Wird der Stress chronisch, kann der permanente Überschuss an den entsprechenden Botenstoffen jedoch gesundheitliche Probleme auslösen, so wie beispielsweise Schlaflosigkeit, Bluthochdruck, Diabetes und Herzerkrankungen. Genau dem kann bewusstes Genießen vorbeugen. Denn wie Sie gesehen haben, belohnt unser Gehirn uns für beeindruckende Sinneseindrücke mit Glückshormonen, die uns beruhigen und auf happy polen. Genuss ist also ein wichtiger Gegenspieler zum Stress. Denn wie gesagt: Beides auf einmal ist nicht möglich.
Dies erklärt, warum wir nicht nur dann essen, wenn wir Hunger haben, sondern beispielsweise ein Stück Schokolade auch gegen den Ärger hilft, wenn der Chef am Freitagnachmittag noch schnell mal wieder zehn Extrawünsche angemeldet hat. Oder auch dabei hilft, einen Dreijährigen zu beruhigen, wenn er im Zug oder Bus quengelt. Das Problem: Solches »emotionale Essen« kann schnell in einer Verhaltenssucht münden. Wie bei anderen stoffgebundenen Süchten versuchen wir dann zwanghaft immer wieder, unangenehme Gefühle mithilfe von Nahrung zu regulieren. Aus dem bewussten Genuss wird so ein Automatismus: Wann immer wir gestresst sind oder uns belohnen wollen, essen wir – anstatt dass wir nach alternativen Lösungsstrategien suchen. Das löst einen Teufelskreis aus Blutzuckeranstieg, gebremstem Fettabbau und permanentem Heißhunger aus, der langfristig dick und krank macht.

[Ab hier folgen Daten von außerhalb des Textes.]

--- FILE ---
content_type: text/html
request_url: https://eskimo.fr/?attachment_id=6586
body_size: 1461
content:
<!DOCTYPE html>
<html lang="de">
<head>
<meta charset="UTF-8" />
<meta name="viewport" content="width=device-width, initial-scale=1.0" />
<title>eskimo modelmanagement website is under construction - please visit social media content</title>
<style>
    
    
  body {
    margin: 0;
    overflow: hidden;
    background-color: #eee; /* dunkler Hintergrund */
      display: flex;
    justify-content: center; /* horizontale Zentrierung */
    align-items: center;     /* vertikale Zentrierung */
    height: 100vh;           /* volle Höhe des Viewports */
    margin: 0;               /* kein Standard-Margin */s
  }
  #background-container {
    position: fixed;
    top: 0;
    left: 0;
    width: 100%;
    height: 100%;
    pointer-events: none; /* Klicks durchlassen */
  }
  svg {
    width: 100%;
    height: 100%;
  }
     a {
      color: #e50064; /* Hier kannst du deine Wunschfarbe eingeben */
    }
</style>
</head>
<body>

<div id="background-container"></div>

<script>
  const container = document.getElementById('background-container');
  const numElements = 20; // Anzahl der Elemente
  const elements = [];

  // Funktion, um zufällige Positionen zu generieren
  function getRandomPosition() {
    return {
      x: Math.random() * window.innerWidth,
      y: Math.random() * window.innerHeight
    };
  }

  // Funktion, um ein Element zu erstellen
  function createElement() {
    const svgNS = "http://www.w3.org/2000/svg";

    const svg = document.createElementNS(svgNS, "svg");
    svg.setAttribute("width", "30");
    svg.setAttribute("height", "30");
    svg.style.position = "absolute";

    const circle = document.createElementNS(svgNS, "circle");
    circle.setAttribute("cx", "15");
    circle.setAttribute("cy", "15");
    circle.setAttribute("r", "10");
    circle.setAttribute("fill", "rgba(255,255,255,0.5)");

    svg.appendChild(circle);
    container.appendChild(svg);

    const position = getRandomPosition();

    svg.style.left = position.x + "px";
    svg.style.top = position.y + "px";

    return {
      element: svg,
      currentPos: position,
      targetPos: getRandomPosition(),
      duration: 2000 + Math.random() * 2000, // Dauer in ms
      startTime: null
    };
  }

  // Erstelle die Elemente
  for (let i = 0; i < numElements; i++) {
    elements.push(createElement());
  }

All dies zeigt: Damit die Gerichte der Medical Cuisine satt und zufrieden machen können, müssen wir unbedingt achtsam genießen. Leider haben aber die meisten von uns genau das verlernt. Bei einem Großteil der Menschen hierzulande hat der Genuss schlicht keinen Platz im Alltag – aus Gründen, deren Ursprung teilweise Jahrhunderte zurückliegt …
» Essen ist ein wichtiger Bestandteil unserer Kultur und Identität. Wir müssen aber wieder lernen, bewusst zu genießen und nicht einfach automatisch auf irgendwelche Nahrungsmittel zurückzugreifen.
Genießen heißt auch, sich Zeit zum Essen zu nehmen und mal die Gabel wegzulegen.